That array looks like the maze, but if you wanted to remember <code>(0,0)+N->bad</code>, where would you make that entry? The array includes an element (0,0), but that can only contain one value. If the maze is 4x4, then a 4x4 array could only store the value of a single action, for each state.

What data structure would you use to store one value for each possible **state-action transition**?

If a 4x4 array has one element per state, and each state has 4 available actions (N,S,E,W), how about trying 4x4x4? If you assign some numeric values to the actions (N=0, S=1, E=2, W=3), you could make entries to represent transitions like <code>(0,0)+N</code> (substituting 0 for N would be located at (0,0)+0, or: <code>[0][0][0]</code>): 


In [0]:
import numpy as np
'''
a q-table that represents the quality of state-action transitions
for a problem with 4x4 states and 4 actions
'''

env = Maze()
state = env.reset()
print('initial state', state)
action = 0
print('initial action', action)
obs, reward, done = env.step(action)
print('reward',reward)

q = numpy.zeros((4,4,4))
q[state][action] = reward    # remember the reward/penalty for (0,0)+N
print('\nHere is a q-table with one entry\n')
print(q)

# Visualizing a Q-table
That result may be correct, but it's hard to understand.

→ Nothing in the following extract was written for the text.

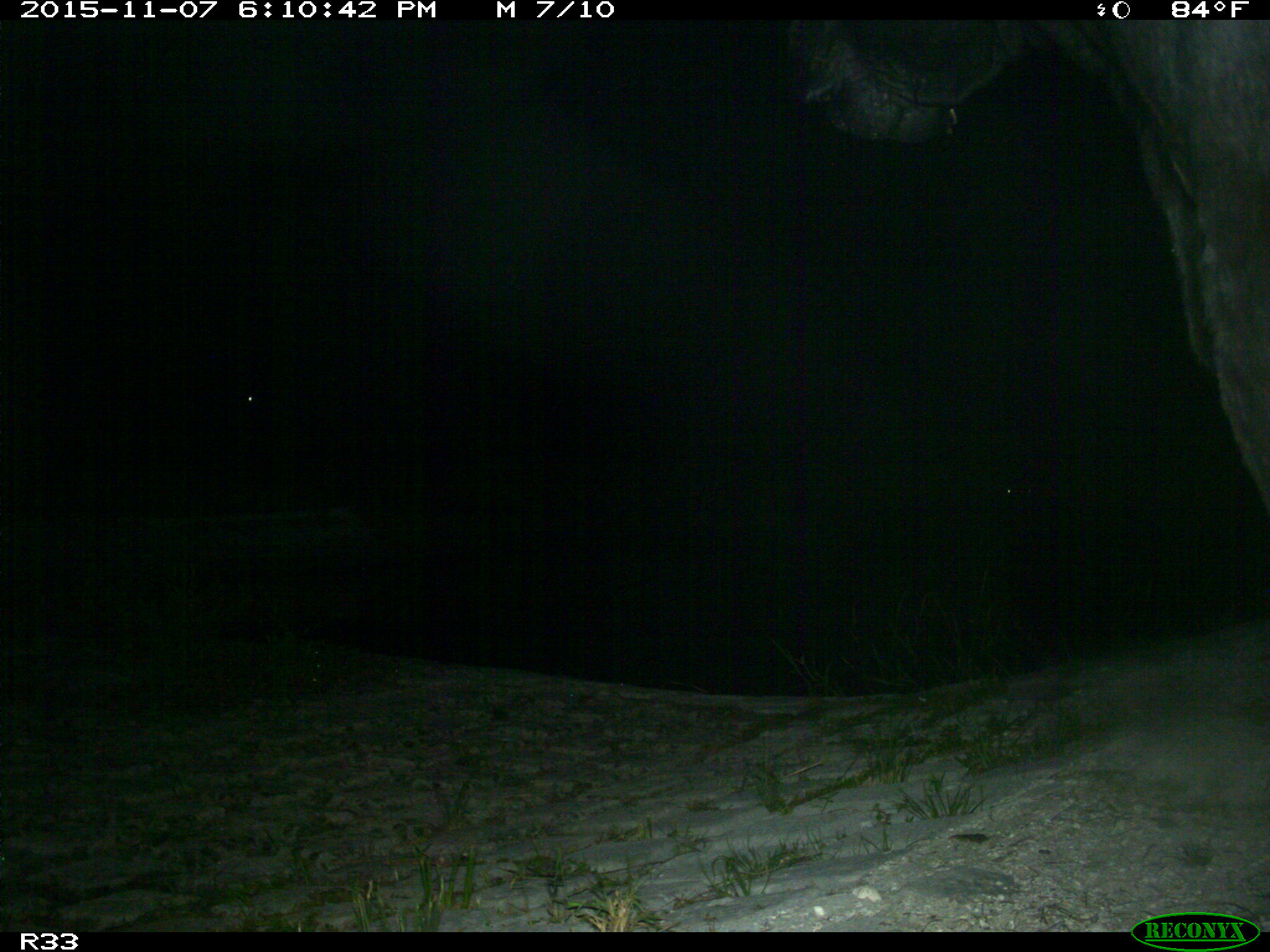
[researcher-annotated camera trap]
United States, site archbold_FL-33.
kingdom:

Try using the maze environment to print the q-table in a more legible form. This format lists the states on the left-hand side, then lays out the actions across the columns. The idea is to clearly show that your one penalty is associated with state (0,0) and action=N:

In [0]:
Maze.print_q(q)

# Store the rewards / penalties from the random walks in the Q-table

Now that you have a place to store rewards and penalties, take random walks through the maze until you find the exit, recording cumulative results in a Q-table:

In [0]:
import numpy as np
'''
take random walks across the maze until you find the exit;
accumulate all rewards / penalties in a q-table.
'''
env = Maze()
state = env.reset()                      # start with the initial state
q = np.zeros((4,4,4))
total_steps = 0

while True:
    action = env.sample_n()              # a numeric action can serve as in index in the q-table
    obs,reward,done = env.step(action)   # take a random step
    q[state][action] += reward           # accumulate the reward or penalty
    state = obs                          # next time, use the new state...
    total_steps += 1                     # keep track of total number of steps
    if done:
        if reward>0:
            break                        # success! you can stop now
        else:
            state = env.reset()          # failure! back to the initial state...

Maze.print_q(q)
print('...it only took', total_steps,'steps!')

Take a look at the Q-table, and try to answer these questions:


*   Why are the largest values negative, and on the first line?
*   Can you find a positive value? From what state was it acheived?
*   Why is there only one positive value?
*   Why does the total number of steps exceed the sum of the values in the table?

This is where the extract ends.